- _Prompt A_
Show every line in the records below that contains the string "image".

- _Document excerpt_
--- begin ---
Hissène Habré, or a long way to justice

Despite the fact that international criminal law has come a long way in the last two decades, it remains one of the most complicated domains of international law. States are not fond of sharing their “imperium”, that is in big part based on criminal law. Nevertheless, when it comes to crimes against humanity, the world is becoming more conscious of the need for cooperation.

Hissène Habré was the President of the Republic of Chad from 1982 to 1990. His regime was a dictatorship, imposed by an unique party. Habré is today pursued for several crimes against humanity. Indeed, he is accused of human rights violations (like systematic torture), against particular ethnic groups, and of political assassinations.

In 1990, Habré was forced to step down from power and took refugee in Senegal. The following year, the Chadian Association of Victims of Crimes and Political Repression engaged in legal proceedings against him and his accomplices. However, the investigating judge did not pursue the charges due to insufficient evidences.
--- end ---
- _Exercise input_
--- begin ---
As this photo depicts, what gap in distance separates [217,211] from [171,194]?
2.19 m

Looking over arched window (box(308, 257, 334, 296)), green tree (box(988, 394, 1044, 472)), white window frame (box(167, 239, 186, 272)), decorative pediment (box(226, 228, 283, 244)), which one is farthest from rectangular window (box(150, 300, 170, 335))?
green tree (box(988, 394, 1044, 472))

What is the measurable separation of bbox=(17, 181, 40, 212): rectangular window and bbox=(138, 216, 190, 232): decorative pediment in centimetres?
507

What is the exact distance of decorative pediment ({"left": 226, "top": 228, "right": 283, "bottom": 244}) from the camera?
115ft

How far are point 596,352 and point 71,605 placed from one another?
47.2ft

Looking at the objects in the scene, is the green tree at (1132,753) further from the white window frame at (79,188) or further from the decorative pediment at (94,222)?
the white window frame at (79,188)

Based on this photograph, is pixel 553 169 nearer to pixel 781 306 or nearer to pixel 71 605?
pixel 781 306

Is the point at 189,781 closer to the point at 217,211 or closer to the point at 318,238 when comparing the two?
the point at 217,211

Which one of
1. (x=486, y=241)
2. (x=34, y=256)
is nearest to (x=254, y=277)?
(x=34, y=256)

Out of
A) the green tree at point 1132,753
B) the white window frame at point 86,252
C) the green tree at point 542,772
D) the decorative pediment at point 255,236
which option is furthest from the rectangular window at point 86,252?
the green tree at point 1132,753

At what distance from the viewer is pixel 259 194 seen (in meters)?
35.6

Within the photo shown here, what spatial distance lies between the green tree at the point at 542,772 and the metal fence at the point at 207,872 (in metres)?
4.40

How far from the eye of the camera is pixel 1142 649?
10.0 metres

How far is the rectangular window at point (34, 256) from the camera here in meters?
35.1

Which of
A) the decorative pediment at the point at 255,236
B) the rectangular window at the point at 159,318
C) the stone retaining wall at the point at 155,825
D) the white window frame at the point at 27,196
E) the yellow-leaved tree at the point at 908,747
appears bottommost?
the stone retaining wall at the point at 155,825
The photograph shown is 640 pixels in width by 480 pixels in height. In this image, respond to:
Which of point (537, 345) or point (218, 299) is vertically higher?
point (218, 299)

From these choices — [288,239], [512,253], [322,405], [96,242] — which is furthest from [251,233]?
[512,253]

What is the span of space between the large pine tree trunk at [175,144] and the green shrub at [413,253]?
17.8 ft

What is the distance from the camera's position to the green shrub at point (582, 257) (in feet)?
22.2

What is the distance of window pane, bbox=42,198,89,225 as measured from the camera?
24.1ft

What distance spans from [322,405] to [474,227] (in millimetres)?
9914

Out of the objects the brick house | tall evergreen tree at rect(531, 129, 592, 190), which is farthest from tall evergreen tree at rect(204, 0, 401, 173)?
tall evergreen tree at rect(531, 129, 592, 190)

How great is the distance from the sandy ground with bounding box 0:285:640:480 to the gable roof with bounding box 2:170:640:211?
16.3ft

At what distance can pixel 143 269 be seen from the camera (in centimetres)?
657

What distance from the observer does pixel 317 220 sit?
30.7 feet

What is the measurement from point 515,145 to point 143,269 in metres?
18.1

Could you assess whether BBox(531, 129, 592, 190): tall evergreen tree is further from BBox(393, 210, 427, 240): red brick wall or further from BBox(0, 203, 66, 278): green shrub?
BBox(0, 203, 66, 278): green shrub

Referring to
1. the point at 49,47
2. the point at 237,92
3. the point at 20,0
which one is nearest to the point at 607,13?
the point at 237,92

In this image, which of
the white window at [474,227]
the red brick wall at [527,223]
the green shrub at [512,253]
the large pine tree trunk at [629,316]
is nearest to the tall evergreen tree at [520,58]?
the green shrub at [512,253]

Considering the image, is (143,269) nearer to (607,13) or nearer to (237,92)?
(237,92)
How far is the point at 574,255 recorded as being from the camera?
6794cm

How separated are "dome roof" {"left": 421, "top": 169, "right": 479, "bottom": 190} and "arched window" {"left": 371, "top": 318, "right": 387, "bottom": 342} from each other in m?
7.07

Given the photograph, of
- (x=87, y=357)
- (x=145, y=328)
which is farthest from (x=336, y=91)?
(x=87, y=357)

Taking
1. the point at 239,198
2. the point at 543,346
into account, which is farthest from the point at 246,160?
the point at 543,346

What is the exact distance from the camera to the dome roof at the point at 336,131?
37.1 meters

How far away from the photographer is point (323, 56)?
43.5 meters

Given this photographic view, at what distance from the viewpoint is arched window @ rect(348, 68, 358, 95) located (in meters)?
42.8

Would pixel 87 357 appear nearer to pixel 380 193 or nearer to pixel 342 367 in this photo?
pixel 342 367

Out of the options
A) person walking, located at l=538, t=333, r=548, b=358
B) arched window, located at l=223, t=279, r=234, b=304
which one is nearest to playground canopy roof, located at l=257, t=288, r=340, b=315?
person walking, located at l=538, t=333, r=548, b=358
--- end ---
- _Prompt B_
Write out the Hissène Habré text above word for word, starting at the words "In 1990, Habré" and stopping after "to insufficient evidences.".

- _Written answer A_
The photograph shown is 640 pixels in width by 480 pixels in height. In this image, respond to:
In this image, which of
Considering the image, is (143,269) nearer to (607,13) or nearer to (237,92)?

- _Written answer B_
In 1990, Habré was forced to step down from power and took refugee in Senegal. The following year, the Chadian Association of Victims of Crimes and Political Repression engaged in legal proceedings against him and his accomplices. However, the investigating judge did not pursue the charges due to insufficient evidences.